### [Activity]
Transcribe, leaving out every picture, the lines that run from the start of the listing below through the line with "Newton's 1st Law of".

### [Records supplied]
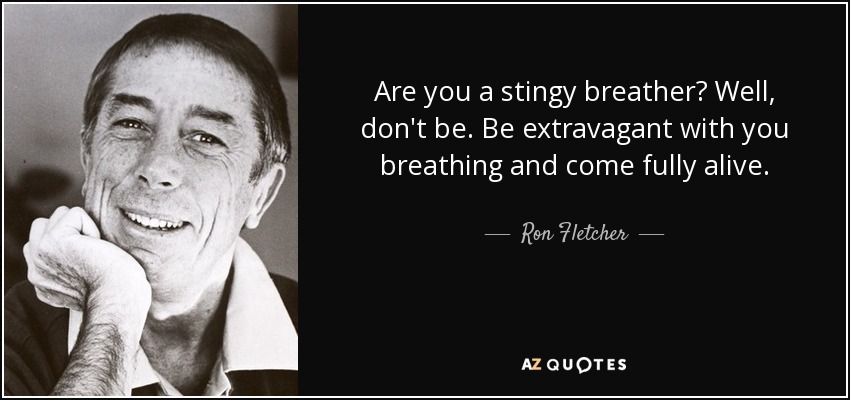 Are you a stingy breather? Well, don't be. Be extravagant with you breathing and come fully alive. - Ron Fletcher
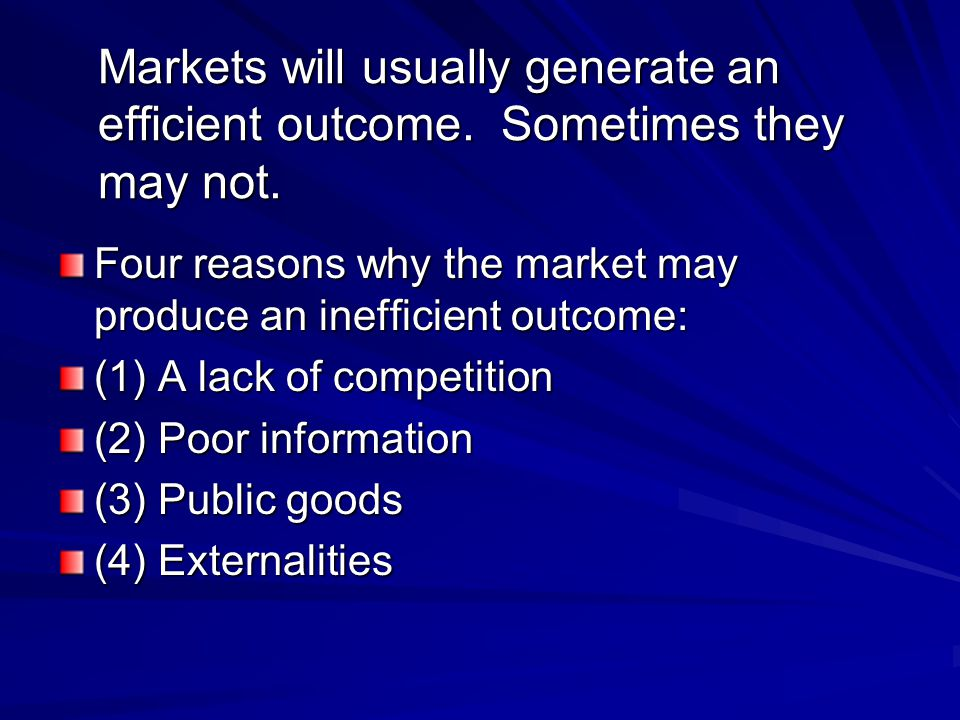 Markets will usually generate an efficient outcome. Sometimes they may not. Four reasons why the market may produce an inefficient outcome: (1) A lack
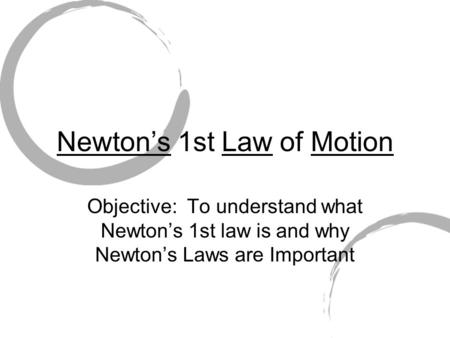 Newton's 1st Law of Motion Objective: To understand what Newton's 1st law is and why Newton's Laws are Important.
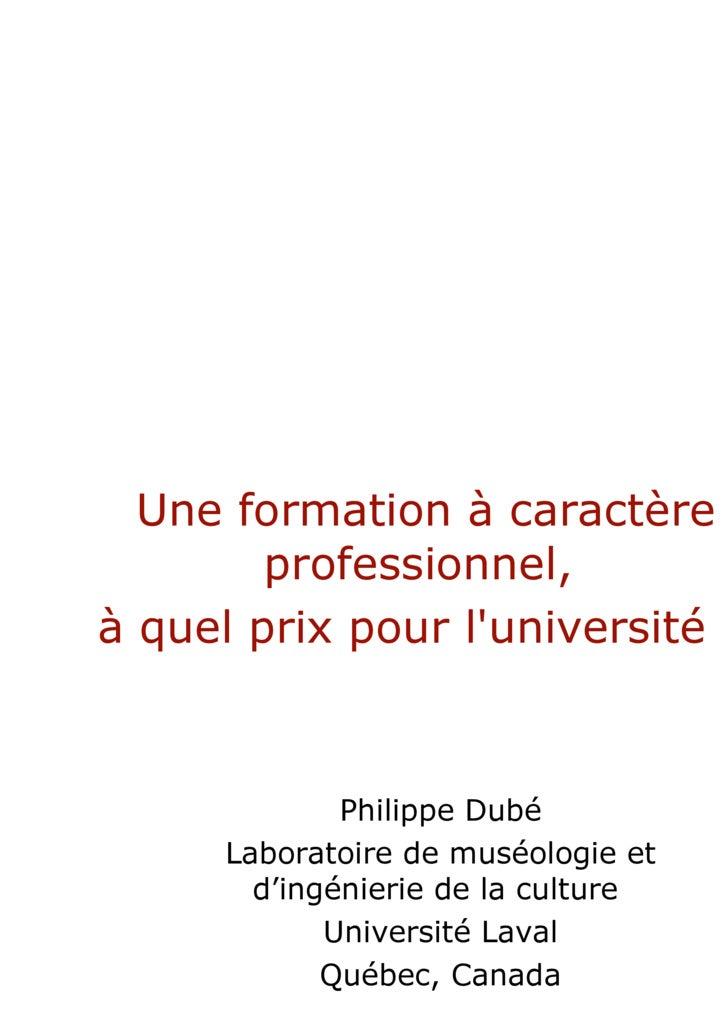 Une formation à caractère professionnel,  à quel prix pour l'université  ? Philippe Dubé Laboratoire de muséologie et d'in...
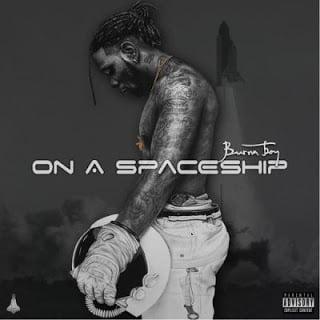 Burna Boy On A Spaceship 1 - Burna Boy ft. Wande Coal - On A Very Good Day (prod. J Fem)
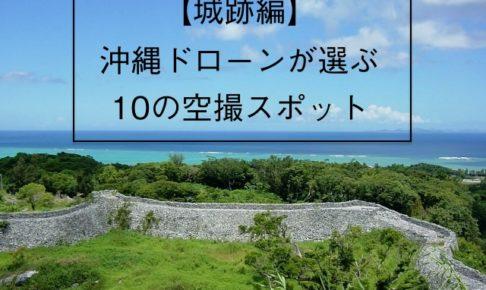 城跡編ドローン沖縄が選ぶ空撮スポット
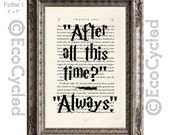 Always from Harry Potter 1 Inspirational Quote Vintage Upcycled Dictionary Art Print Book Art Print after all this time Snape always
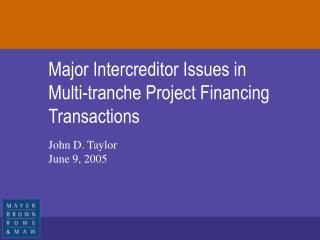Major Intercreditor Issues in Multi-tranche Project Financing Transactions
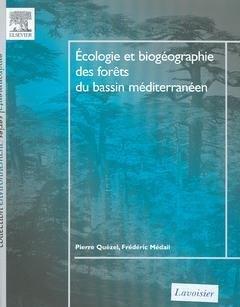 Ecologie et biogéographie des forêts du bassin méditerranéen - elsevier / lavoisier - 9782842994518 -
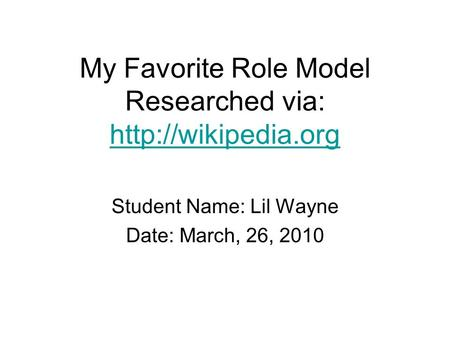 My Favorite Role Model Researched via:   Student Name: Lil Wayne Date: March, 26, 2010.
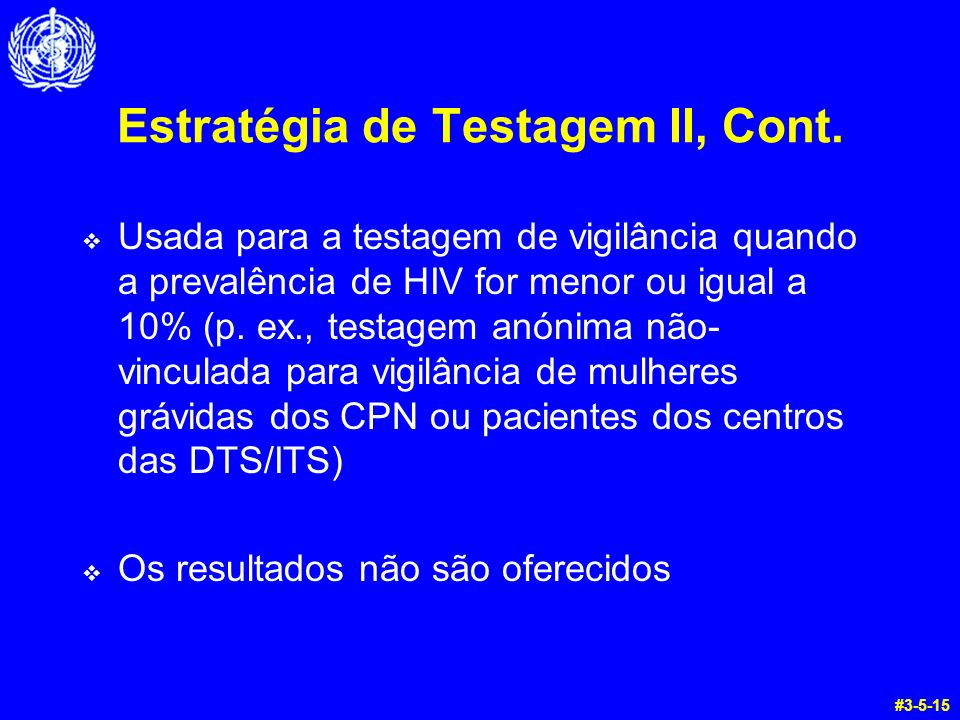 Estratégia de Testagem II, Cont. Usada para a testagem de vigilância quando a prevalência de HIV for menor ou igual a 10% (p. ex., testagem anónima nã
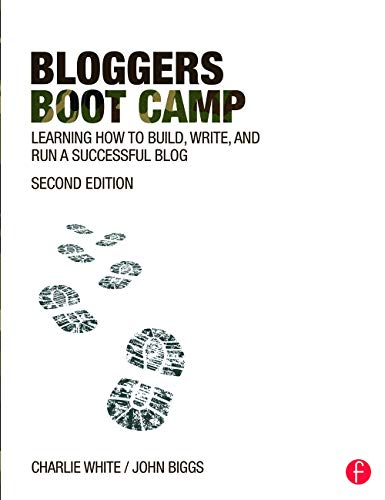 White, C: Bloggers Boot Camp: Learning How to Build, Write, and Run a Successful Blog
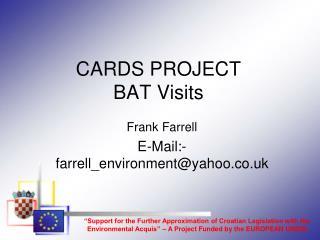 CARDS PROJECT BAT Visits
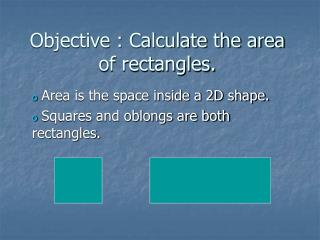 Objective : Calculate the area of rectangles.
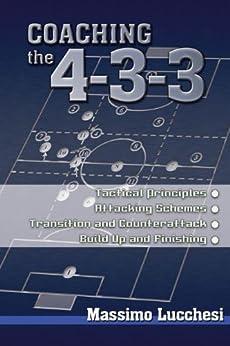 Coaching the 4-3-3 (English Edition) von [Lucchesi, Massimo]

### [Reply]
 Are you a stingy breather? Well, don't be. Be extravagant with you breathing and come fully alive. - Ron Fletcher
 Markets will usually generate an efficient outcome. Sometimes they may not. Four reasons why the market may produce an inefficient outcome: (1) A lack
 Newton's 1st Law of Motion Objective: To understand what Newton's 1st law is and why Newton's Laws are Important.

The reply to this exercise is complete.